### [PROMPT]
When you retype the records that follow, keep each word as it is and drop any pictures.

Saved entries
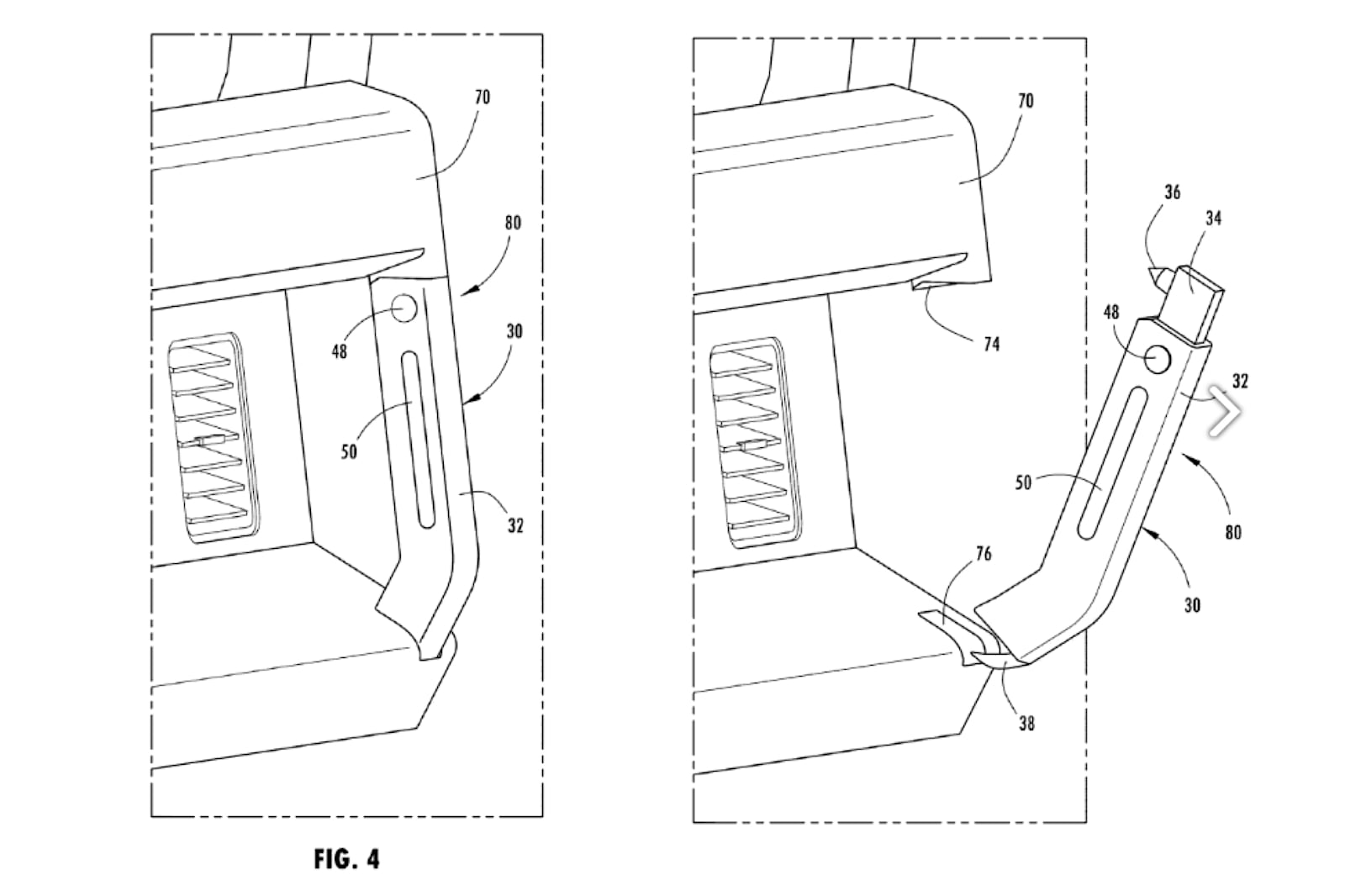 70

80

48

30

50

32

FIG. 4

70

36

34

48

74

32

50

80

76

30

38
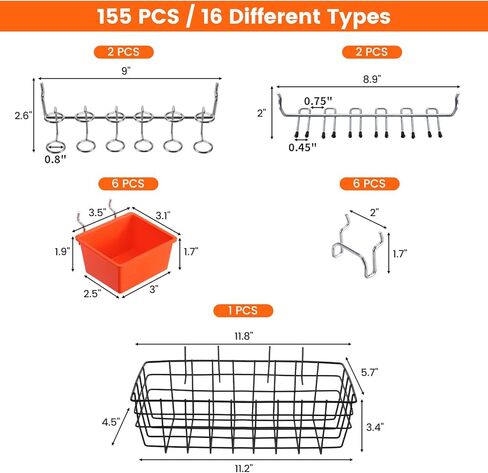 155 PCS / 16 Different Types

2 PCS

9"

2.6"

0.8"

2 PCS

8.9"

0.75"

2"

0.45"

6 PCS

3.5"

3.1"

1.9"

1.7"

2.5"

3"

6 PCS

2"

1.7"

1 PCS

11.8"

5.7"

4.5"

3.4"

11.2"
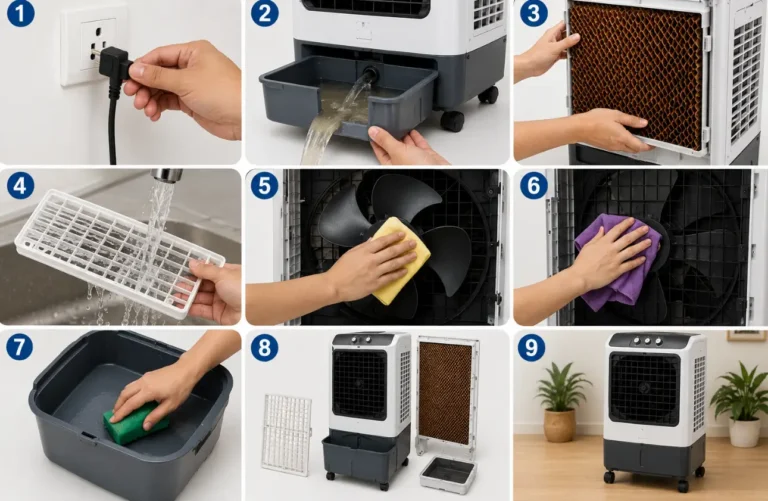 1
2
3
4
5
6
7
8
9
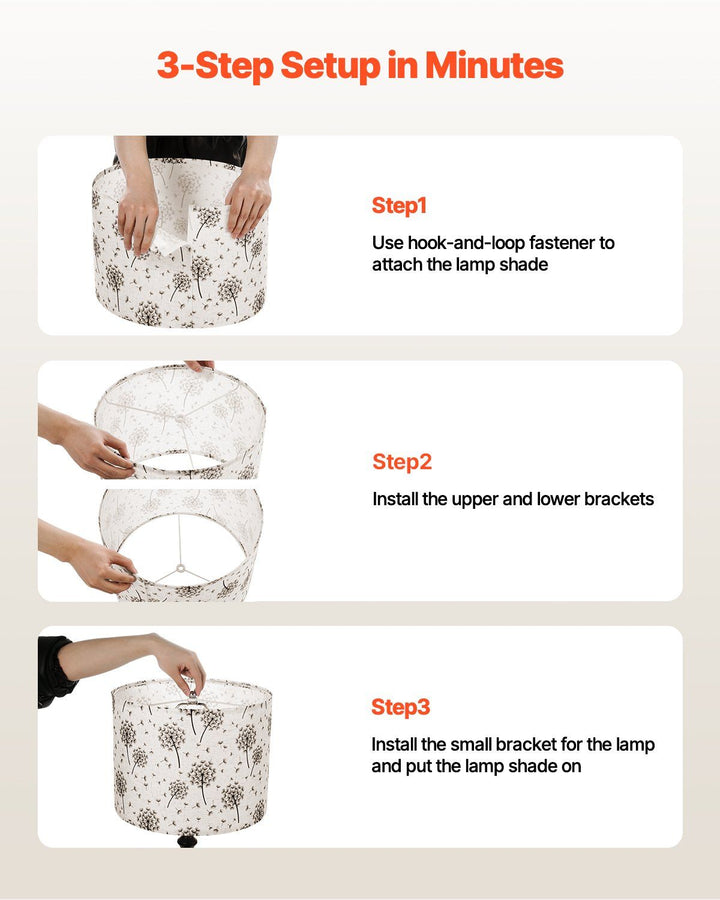 3-Step Setup in Minutes

Step1

Use hook-and-loop fastener to attach the lamp shade

Step2

Install the upper and lower brackets

Step3

Install the small bracket for the lamp and put the lamp shade on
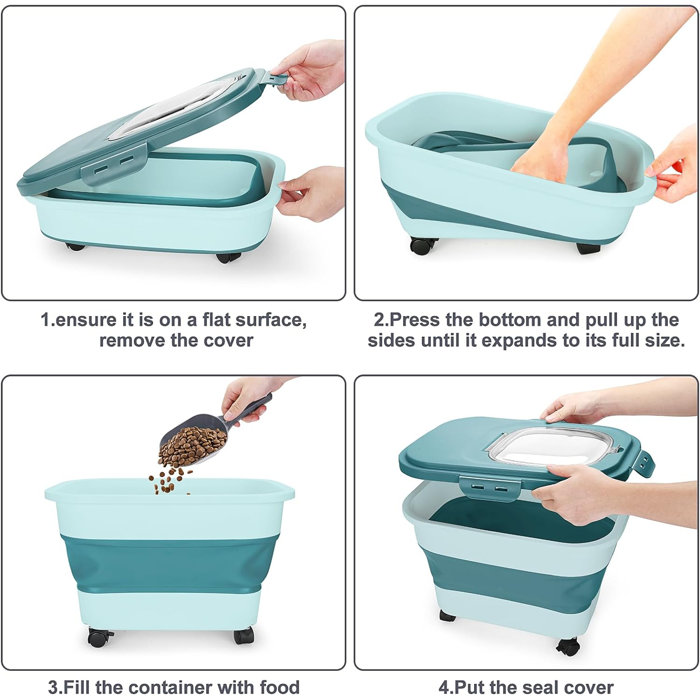 1.ensure it is on a flat surface, remove the cover

2.Press the bottom and pull up the sides until it expands to its full size.

3.Fill the container with food

4.Put the seal cover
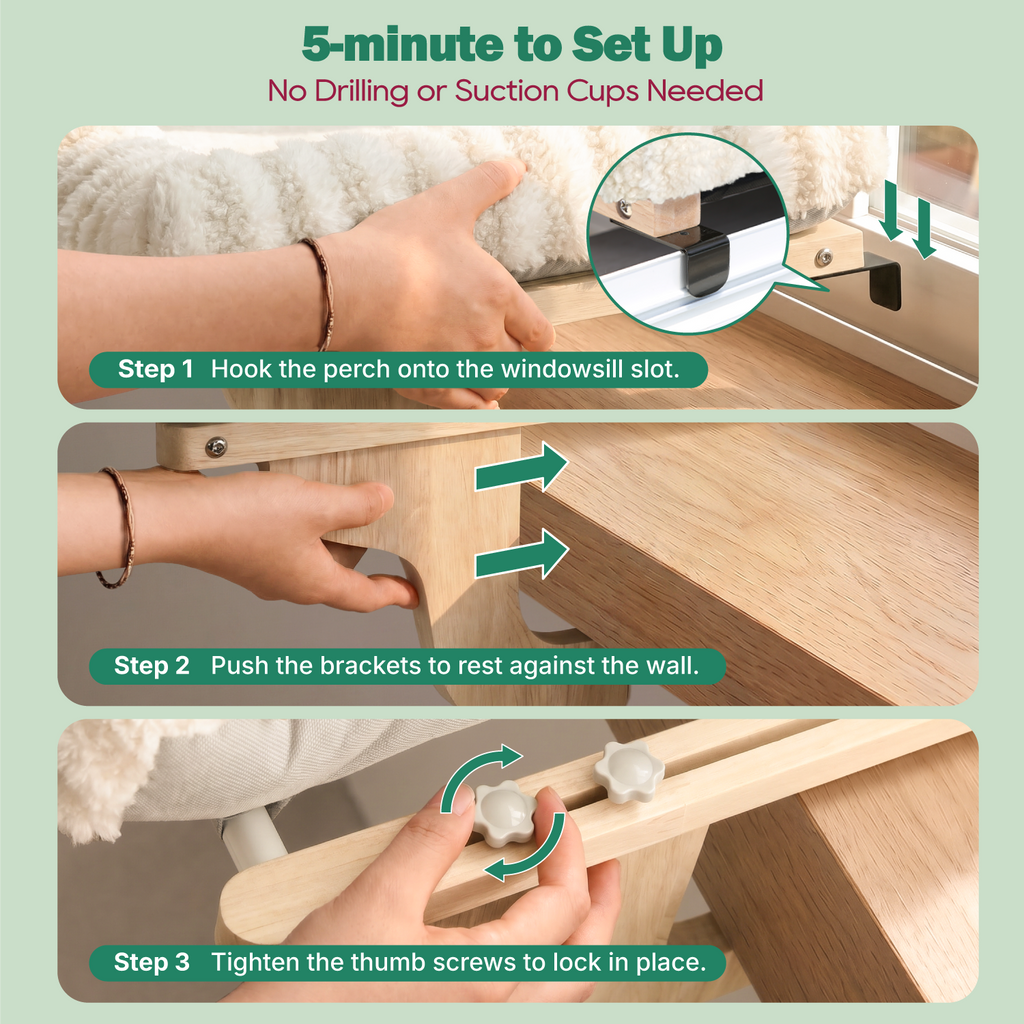 5-minute to Set Up

No Drilling or Suction Cups Needed

Step 1 Hook the perch onto the windowsill slot.

Step 2 Push the brackets to rest against the wall.

Step 3 Tighten the thumb screws to lock in place.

### [OUTPUT BELOW]
 70

80

48

30

50

32

FIG. 4

70

36

34

48

74

32

50

80

76

30

38
 155 PCS / 16 Different Types

2 PCS

9"

2.6"

0.8"

2 PCS

8.9"

0.75"

2"

0.45"

6 PCS

3.5"

3.1"

1.9"

1.7"

2.5"

3"

6 PCS

2"

1.7"

1 PCS

11.8"

5.7"

4.5"

3.4"

11.2"
 1
2
3
4
5
6
7
8
9
 3-Step Setup in Minutes

Step1

Use hook-and-loop fastener to attach the lamp shade

Step2

Install the upper and lower brackets

Step3

Install the small bracket for the lamp and put the lamp shade on
 1.ensure it is on a flat surface, remove the cover

2.Press the bottom and pull up the sides until it expands to its full size.

3.Fill the container with food

4.Put the seal cover
 5-minute to Set Up

No Drilling or Suction Cups Needed

Step 1 Hook the perch onto the windowsill slot.

Step 2 Push the brackets to rest against the wall.

Step 3 Tighten the thumb screws to lock in place.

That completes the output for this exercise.